### EXTRAIT DU TEXTE
______

7.À l’ère numérique, les réseaux sociaux sont devenus de puissants outils pour propager la haine et la division, posant des problèmes importants aux personnels de l’éducation chargés d’exercer leur profession dans cet environnement complexe. D’autre part, l’utilisation de l’intelligence artificielle (IA) apporte son lot de nouvelles incertitudes et de nouveaux risques nécessitant un examen attentif dans le cadre de la poursuite de l’éducation inclusive.
8.Les divisions croissantes et les polarisations politiques parmi les membres des syndicats de l’enseignement rendent également critique le travail interne des syndicats pour garantir l’égalité, la participation démocratique, l’inclusion et l’éducation politique de leurs affilié·e·s pour lutter contre l’endoctrinement, la propagande populiste et la désinformation.

______

### DONNÉES FOURNIES
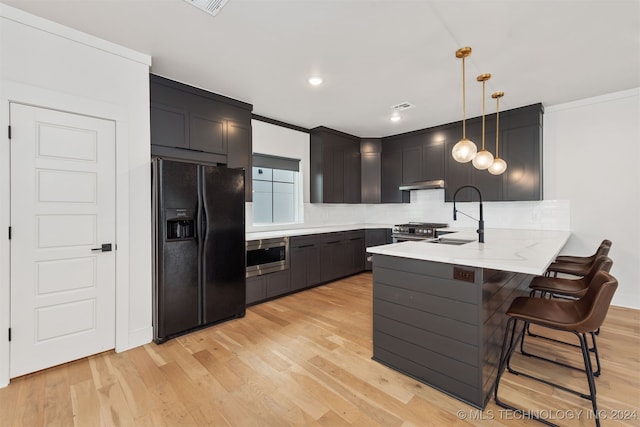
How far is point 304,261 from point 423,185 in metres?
2.50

______

### TRAVAIL À FAIRE
Pouvez-vous ressaisir à l'identique, dans l'extrait du texte, tout ce qui va de « 7.À l’ère numérique, les » jusqu'à « de l’éducation inclusive. » ?

### SOLUTION PROPOSÉE
7.À l’ère numérique, les réseaux sociaux sont devenus de puissants outils pour propager la haine et la division, posant des problèmes importants aux personnels de l’éducation chargés d’exercer leur profession dans cet environnement complexe. D’autre part, l’utilisation de l’intelligence artificielle (IA) apporte son lot de nouvelles incertitudes et de nouveaux risques nécessitant un examen attentif dans le cadre de la poursuite de l’éducation inclusive.